The parents also argued that recognizing such a claim by parents is supported by the Connecticut Supreme Court case of Clohessy v. Bachelor, 237 Conn. 31 (1996). In Clohessy, the Court recognized a claim for bystander emotional distress. In that case, parents were allowed to seek damages for emotional distress suffered after seeing their child be seriously injured by the negligence of a third party. It stands to reason that if parents are allowed damages for emotional distress when seeing their children injured, then they deserve damages from the loss of love and affection they might encounter from an injury to their child.
The parents in L.L. v. Newell Brands are arguing that the parental bond between a parent and child is a strong one and needs to be supported by Connecticut law. They argue that adding a financial cost to damaging that relationship would be a significant disincentive for people to cause these types of injuries, thus supporting the parent child relationship.
The parents also argued that the Connecticut Supreme Court’s recognition of loss of consortium between spouses also supports the idea of a claim by parents for loss of filial consortium. In 1979, the Connecticut Supreme Court recognized loss of consortium as a form of damages that one spouse may claim when the physical injury to their spouse by the negligence of a third party causes them to lose the society, affection, companionship or affection of their spouse. Hopson v. St. Mary’s Hospital 176 Conn. 485, 487 (1979).
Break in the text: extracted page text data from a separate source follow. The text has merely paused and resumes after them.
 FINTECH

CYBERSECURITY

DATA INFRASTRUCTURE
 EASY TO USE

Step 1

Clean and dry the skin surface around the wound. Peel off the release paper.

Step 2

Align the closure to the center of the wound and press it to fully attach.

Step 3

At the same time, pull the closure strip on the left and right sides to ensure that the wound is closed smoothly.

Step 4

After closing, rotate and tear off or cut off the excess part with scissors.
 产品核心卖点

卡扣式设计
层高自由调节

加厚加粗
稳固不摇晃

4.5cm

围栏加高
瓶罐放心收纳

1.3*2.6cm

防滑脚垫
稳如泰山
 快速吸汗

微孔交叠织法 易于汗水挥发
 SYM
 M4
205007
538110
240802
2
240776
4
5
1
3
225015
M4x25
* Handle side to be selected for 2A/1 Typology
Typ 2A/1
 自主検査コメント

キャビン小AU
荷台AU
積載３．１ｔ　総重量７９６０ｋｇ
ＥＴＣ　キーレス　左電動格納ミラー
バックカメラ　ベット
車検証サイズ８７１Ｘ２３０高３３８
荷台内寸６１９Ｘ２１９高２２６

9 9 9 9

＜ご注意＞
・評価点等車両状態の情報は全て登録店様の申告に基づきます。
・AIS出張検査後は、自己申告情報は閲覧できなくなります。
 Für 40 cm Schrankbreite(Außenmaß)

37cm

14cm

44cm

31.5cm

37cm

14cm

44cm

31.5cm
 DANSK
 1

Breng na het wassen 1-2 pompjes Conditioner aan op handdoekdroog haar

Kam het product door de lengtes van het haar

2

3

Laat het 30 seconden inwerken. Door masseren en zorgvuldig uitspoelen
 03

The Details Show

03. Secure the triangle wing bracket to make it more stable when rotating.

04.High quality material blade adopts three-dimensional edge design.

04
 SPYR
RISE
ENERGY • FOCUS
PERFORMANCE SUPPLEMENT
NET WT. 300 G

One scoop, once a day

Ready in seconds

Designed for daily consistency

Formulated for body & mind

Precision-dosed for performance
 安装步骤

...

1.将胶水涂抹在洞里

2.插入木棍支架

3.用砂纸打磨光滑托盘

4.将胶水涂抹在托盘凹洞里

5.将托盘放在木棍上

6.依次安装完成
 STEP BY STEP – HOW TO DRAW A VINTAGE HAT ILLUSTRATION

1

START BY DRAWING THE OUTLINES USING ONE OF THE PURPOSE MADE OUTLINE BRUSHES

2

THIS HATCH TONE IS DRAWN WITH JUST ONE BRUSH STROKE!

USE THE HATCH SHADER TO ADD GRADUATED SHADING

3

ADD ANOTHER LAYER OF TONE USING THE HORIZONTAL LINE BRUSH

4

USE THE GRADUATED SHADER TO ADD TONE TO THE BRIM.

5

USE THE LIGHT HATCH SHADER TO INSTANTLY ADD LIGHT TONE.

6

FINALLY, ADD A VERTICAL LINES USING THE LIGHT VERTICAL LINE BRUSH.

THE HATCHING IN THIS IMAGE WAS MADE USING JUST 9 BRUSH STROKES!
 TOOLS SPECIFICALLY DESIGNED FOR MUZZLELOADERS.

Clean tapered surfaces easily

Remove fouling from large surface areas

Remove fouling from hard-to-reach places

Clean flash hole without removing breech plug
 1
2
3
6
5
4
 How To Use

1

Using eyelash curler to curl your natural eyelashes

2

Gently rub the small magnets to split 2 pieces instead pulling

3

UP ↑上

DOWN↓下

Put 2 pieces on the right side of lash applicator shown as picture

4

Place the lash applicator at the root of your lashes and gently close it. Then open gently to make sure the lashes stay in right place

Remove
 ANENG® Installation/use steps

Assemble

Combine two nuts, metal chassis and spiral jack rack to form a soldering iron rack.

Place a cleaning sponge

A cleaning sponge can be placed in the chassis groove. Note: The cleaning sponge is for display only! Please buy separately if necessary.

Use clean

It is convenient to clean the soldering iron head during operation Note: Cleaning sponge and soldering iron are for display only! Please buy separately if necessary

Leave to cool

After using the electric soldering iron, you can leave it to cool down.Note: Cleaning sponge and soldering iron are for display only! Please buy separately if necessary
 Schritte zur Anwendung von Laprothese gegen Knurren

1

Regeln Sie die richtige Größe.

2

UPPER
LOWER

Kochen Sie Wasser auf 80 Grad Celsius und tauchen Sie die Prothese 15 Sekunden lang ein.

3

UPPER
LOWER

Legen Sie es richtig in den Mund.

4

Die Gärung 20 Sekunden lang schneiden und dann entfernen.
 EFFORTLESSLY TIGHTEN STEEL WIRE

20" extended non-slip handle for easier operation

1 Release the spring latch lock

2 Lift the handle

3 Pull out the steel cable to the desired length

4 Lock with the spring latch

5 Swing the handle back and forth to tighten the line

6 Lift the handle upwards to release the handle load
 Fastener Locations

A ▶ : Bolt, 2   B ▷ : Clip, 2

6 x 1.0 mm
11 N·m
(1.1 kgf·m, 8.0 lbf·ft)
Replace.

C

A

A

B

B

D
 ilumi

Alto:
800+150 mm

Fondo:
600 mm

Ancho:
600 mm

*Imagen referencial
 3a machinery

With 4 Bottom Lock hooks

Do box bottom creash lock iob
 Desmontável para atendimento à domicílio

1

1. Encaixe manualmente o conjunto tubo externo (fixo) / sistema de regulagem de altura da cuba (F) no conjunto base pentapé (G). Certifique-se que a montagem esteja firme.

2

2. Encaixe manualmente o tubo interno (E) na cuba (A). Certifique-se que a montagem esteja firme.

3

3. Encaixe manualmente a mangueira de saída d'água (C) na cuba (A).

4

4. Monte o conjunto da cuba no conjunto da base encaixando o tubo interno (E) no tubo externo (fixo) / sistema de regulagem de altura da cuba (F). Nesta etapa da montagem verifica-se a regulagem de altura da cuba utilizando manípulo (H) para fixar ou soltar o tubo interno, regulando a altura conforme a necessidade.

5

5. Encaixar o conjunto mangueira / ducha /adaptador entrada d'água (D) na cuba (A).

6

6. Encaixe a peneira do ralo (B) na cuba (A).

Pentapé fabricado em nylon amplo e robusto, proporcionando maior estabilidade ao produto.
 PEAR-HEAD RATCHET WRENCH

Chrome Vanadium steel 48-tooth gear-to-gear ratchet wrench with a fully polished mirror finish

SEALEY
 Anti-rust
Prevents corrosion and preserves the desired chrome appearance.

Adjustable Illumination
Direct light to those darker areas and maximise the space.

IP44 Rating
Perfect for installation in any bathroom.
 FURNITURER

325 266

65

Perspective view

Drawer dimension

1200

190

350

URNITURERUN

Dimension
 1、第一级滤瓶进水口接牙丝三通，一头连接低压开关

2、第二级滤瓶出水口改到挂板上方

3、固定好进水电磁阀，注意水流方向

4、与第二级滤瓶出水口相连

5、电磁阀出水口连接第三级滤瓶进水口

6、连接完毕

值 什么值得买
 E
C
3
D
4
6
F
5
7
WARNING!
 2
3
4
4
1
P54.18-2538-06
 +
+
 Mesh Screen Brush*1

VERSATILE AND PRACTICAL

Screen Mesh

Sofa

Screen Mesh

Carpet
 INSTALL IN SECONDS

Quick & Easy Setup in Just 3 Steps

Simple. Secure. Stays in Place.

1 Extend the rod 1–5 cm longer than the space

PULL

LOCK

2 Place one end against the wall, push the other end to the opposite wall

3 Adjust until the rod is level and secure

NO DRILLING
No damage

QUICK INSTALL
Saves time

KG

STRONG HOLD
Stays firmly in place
Loss of consortium between spouses can also include loss of income from a spouse, loss of the assistance from a spouse, and loss of conjugal relations. This is the most common form of loss of consortium.
Clearly, we are seeing a progression in the law of loss of consortium claims in Connecticut which recognizes injuries that people suffer beyond just their physical injuries. First, we saw the recognition of loss of consortium between spouses, in 1979. Then we saw the recognition of injury by a parent in seeing their child badly injured in 1996, and the recognition of a child’s loss of consortium with a parent in 2015. Now we must wait and see if the Connecticut Supreme Court will expand these claims even further to include a parent’s loss of consortium with a child.